_ACTIONS À MENER_
1. Résumez en deux phrases la critique du livre d'Eman.
2. Reprenez la critique du livre d'Eman à la suite de sa dernière phrase.

_PASSAGE FOURNI_
──────

Deux défauts seulement abîment la valeur de ce livre, le diminuent en divertissement et l'anecdotisent, en dépit du regard acéré et de la retranscription enlevée, truculente, du fait brut, défauts qu'on peut déjà sentir dans les citations précédentes, brièveté et teneur. Le premier, c'est que les tendances et les modes évoquées, urbaines et médiatiques, atteignent modérément les campagnes où les problématiques d'existence semblent moins artificielles en général, moins surfaites, où par exemple les thématiques de conflits de classes sociales et les symboliques luttes modernistes sont moins prégnantes – mais j'entends que cette appréciation soit discutable. Le second défaut, c'est que Eman ne se livre presque jamais à une analyse et, quand il le fait, se contente de livrer des mots rares et inféconds : c'est évidemment le principe de l'ouvrage de ne remonter jamais aux origines et d'accumuler avec acuité les phénomènes, mais l'auteur nous frustre ainsi, malgré un sens aigu de l'observation et de l'imitation, de la compréhension des causes de cette mentalité et de ces mœurs qu'il ridiculise (sans parler encore de proposer des remèdes, s'ils existent), et, quand il s'y essaye, il se contente d'évoquer par exemple « l'ennui » contemporain, qui est peut-être en effet une cause déterminante, mais sans en peindre la couleur ni en exprimer la profondeur, sans en révéler le contenu particulier, sans expliciter sa nature, pastichant à peu près Pascal sans le renfort salutaire et précieux, avisé, d'une réflexion appuyée et fondamentale ; ce livre distrayant et véridique, en somme, manque d'esprit de généalogie. On fait ainsi la rencontre de la pointe et du vif, d'une intelligence de l'épigramme, d'un efficace amateur de « brèves », mais c'est comme les éditos en politique, ça manque de fond, ça traduit une humeur, ça touche à des visibilités et non, en général, à des essences, bien que l'apparence les révèle parfois. J'aime, quant à moi, en plus du sens de l'à-propos et de l'estoc, les indices d'une recherche prolongée, d'un travail assidu, d'une persévérance qui distingue la perspicacité, ici indéniable et pourtant rare, du génie, reconnaissable aussi mais plus rare encore.

──────

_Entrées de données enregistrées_
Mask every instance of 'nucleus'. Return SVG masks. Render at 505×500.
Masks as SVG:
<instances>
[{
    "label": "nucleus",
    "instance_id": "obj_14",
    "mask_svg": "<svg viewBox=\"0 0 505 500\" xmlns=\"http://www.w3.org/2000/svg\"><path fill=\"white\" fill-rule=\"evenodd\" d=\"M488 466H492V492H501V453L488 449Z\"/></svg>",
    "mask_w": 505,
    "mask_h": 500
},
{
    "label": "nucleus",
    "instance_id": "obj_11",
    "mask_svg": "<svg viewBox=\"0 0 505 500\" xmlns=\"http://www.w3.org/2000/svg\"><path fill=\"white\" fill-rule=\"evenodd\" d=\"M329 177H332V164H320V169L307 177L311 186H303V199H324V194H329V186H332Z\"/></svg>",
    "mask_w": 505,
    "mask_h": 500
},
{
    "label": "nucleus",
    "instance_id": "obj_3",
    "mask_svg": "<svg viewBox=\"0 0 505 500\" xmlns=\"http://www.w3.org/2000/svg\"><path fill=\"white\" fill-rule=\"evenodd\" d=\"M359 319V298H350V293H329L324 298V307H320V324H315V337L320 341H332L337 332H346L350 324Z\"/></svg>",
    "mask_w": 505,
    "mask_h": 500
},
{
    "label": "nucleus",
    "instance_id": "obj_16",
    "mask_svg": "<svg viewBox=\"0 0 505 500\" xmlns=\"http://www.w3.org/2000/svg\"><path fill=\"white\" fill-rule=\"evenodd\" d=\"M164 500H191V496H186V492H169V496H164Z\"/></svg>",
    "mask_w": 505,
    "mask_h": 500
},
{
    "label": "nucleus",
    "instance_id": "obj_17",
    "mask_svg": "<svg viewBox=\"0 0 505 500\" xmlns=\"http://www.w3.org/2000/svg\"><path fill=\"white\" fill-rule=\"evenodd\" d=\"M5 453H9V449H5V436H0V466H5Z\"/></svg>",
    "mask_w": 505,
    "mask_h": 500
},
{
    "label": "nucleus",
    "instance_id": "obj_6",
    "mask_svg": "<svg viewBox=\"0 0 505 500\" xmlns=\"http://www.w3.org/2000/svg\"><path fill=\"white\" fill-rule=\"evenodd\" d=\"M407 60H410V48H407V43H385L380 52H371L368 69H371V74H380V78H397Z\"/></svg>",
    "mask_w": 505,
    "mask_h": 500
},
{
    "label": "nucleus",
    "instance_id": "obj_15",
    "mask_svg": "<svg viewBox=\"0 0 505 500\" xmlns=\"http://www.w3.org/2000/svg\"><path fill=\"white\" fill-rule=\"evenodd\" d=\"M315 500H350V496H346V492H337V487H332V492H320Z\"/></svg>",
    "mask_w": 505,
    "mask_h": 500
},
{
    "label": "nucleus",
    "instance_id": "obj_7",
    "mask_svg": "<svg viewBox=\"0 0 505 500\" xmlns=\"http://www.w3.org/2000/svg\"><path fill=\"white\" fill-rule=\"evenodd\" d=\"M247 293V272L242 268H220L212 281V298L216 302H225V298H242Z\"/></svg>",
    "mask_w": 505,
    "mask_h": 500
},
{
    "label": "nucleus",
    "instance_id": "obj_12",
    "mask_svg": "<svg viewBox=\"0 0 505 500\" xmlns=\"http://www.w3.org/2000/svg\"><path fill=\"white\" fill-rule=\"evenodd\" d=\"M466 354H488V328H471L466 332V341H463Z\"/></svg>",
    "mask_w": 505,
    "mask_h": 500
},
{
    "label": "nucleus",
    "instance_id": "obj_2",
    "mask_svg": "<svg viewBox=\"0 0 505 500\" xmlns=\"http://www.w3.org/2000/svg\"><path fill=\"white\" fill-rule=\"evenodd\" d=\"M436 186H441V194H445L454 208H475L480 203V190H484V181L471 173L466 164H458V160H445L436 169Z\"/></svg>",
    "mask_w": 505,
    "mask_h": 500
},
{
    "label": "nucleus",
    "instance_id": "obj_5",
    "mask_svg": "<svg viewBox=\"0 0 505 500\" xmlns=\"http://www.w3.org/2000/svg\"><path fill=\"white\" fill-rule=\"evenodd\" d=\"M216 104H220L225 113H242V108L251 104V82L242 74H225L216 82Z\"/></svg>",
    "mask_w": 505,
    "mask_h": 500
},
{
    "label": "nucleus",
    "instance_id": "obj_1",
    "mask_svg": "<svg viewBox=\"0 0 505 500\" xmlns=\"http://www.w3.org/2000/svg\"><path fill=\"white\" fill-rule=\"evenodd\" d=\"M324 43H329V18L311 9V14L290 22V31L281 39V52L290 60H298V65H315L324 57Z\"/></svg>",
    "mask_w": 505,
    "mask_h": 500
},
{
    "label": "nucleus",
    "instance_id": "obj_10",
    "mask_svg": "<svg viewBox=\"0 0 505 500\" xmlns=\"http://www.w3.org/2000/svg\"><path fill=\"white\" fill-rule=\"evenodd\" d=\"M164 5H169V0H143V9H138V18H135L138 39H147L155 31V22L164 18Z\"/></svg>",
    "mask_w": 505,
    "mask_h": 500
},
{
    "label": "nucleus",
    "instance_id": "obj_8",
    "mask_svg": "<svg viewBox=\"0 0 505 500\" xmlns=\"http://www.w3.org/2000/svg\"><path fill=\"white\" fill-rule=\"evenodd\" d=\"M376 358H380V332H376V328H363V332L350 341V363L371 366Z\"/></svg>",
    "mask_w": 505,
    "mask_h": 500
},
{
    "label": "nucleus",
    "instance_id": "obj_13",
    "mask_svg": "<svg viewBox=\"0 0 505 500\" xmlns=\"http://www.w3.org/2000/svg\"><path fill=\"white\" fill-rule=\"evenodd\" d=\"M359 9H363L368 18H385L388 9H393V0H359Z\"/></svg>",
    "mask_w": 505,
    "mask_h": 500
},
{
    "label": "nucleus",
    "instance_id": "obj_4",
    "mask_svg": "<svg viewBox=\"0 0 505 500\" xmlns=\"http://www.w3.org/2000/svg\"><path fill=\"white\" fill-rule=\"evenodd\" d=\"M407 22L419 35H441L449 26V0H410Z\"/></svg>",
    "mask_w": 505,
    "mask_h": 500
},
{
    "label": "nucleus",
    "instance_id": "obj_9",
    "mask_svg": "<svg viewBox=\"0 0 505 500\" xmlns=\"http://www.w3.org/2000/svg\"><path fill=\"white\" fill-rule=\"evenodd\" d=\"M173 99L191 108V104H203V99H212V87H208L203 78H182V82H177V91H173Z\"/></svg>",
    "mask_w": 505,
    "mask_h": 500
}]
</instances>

──────

_LES RÉSULTATS_
1. La critique relève deux défauts dans le livre d'Eman : les tendances urbaines et médiatiques qu'il évoque atteignent peu les campagnes, et l'auteur ne se livre presque jamais à une analyse des causes des mœurs qu'il ridiculise. Malgré un regard acéré et un sens aigu de l'observation, cet ouvrage distrayant et véridique manque ainsi d'esprit de généalogie et de fond.

2.
À suivre : Les Expirations, Porfilio.
***
« "Enculé de Macron, il va tuer le petit commerce !"
"Tu ne faisais pas l'intégralité de tes courses à Carrefour et sur Amazon ? "
"Ben si, comme tout le monde, pourquoi ? "
"Non, comme ça..."
"Ah OK, je vois ce que tu veux dire... Non mais bon, parfois, quand j'avais oublié un truc, j'allais dans les boutiques du coin..."
"Ah OK..."
"Ouais, mais bon les mecs, ils se gavaient grave... T'aurais vu les prix ! Deux, voire trois fois plus cher qu'à Carrefour ! "
"Une bande de voleurs, quoi..."
"Tout à fait. "
"Qu'ils crèvent donc ! "
"Carrément ! " » (page 37)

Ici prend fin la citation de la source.